§ Set exercise: Can you reproduce, word for word, every line of the listing from the one containing "Is foreground vegetation" through the end of the listing, including both of those lines?

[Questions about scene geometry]
+ + + + + + +

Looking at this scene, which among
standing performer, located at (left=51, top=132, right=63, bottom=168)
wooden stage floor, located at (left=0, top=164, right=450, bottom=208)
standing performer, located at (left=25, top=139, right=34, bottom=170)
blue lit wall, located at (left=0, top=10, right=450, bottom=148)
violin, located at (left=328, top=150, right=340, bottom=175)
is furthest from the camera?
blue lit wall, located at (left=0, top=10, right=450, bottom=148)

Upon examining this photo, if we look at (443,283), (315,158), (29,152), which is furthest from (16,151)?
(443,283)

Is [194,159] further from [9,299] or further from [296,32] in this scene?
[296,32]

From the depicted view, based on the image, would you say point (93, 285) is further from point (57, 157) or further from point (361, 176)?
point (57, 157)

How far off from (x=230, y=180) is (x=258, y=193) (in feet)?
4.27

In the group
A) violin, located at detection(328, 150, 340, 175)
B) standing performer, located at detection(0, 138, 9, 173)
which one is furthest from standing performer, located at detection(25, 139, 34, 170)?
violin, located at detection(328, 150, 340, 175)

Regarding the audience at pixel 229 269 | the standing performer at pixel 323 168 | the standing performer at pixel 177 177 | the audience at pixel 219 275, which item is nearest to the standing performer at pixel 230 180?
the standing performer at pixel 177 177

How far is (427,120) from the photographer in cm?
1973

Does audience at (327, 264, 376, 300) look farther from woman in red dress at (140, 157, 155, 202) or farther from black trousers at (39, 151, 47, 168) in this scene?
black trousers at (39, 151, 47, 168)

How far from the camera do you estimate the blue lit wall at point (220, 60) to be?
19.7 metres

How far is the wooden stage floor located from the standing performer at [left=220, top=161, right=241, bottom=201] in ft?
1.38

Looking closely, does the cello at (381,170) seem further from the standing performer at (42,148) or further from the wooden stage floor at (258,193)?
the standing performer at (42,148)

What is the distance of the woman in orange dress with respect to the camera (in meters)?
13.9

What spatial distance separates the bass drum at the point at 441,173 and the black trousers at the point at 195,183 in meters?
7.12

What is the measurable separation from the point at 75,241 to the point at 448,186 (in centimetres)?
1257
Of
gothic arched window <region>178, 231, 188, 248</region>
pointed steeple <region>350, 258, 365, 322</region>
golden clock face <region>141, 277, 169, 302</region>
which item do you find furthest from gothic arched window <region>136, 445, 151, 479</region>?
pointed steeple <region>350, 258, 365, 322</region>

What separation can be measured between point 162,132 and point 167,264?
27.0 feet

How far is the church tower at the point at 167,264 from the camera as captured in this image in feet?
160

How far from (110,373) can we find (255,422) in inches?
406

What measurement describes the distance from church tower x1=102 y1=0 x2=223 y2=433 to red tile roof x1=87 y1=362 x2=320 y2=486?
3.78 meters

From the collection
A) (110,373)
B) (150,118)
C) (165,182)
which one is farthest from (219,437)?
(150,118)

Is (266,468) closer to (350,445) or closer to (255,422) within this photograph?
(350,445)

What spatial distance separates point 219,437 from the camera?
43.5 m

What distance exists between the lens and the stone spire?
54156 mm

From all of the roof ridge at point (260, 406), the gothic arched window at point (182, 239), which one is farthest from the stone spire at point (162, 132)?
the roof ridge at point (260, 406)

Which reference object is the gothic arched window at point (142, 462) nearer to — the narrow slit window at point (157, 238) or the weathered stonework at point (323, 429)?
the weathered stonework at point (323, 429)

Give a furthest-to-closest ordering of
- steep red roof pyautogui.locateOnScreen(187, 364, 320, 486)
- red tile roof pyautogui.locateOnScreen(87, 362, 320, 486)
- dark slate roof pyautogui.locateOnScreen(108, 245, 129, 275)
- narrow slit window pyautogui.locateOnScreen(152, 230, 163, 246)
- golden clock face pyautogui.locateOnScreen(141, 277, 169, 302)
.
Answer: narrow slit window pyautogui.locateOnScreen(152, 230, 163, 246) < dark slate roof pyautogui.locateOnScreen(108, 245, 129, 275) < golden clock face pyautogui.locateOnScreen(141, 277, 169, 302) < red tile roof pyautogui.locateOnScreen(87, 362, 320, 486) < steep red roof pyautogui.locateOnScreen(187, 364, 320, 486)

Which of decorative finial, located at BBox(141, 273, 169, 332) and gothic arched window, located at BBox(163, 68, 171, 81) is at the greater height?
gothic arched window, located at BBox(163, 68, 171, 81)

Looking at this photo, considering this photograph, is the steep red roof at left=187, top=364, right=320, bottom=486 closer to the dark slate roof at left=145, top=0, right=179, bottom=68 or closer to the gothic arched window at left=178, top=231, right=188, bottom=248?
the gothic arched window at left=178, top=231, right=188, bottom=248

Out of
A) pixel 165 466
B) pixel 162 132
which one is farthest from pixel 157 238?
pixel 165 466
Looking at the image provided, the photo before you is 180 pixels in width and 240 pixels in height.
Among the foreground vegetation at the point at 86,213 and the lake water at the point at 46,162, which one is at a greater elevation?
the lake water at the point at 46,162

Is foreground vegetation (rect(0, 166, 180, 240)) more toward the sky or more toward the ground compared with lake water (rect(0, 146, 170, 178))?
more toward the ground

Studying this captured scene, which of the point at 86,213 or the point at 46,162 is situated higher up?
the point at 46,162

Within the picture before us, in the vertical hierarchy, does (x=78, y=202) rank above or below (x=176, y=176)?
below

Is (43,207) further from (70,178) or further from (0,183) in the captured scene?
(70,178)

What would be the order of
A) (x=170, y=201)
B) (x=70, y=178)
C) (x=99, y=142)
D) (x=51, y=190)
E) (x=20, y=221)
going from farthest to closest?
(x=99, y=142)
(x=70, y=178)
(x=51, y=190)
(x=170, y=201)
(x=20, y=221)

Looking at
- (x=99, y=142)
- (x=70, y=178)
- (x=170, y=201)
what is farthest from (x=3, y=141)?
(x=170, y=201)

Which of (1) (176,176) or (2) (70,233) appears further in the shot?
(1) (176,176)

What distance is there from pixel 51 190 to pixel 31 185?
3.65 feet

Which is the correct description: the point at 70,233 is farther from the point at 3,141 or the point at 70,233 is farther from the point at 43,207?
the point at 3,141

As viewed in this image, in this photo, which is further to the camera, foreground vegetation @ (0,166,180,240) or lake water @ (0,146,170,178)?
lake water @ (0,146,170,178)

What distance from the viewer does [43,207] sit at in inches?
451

+ + + + + + +

§ Output:
Is foreground vegetation (rect(0, 166, 180, 240)) more toward the sky or more toward the ground compared with lake water (rect(0, 146, 170, 178))?
more toward the ground

Studying this captured scene, which of the point at 86,213 or the point at 46,162 is situated higher up?
the point at 46,162

Within the picture before us, in the vertical hierarchy, does (x=78, y=202) rank above or below (x=176, y=176)?
below

Is (43,207) further from (70,178) or further from (0,183) in the captured scene?
(70,178)

What would be the order of
A) (x=170, y=201)
B) (x=70, y=178)
C) (x=99, y=142)
D) (x=51, y=190)
E) (x=20, y=221)
going from farthest to closest?
(x=99, y=142)
(x=70, y=178)
(x=51, y=190)
(x=170, y=201)
(x=20, y=221)

Looking at
- (x=99, y=142)
- (x=70, y=178)
- (x=170, y=201)
what is farthest from (x=3, y=141)?
(x=170, y=201)

Which of (1) (176,176) or (2) (70,233) appears further in the shot?
(1) (176,176)

What distance is there from pixel 51 190 to pixel 31 185?
3.65 feet

Which is the correct description: the point at 70,233 is farther from the point at 3,141 or the point at 70,233 is farther from the point at 43,207?
the point at 3,141

As viewed in this image, in this photo, which is further to the camera, foreground vegetation @ (0,166,180,240) or lake water @ (0,146,170,178)?
lake water @ (0,146,170,178)

What distance from the viewer does [43,207] sit at in inches?
451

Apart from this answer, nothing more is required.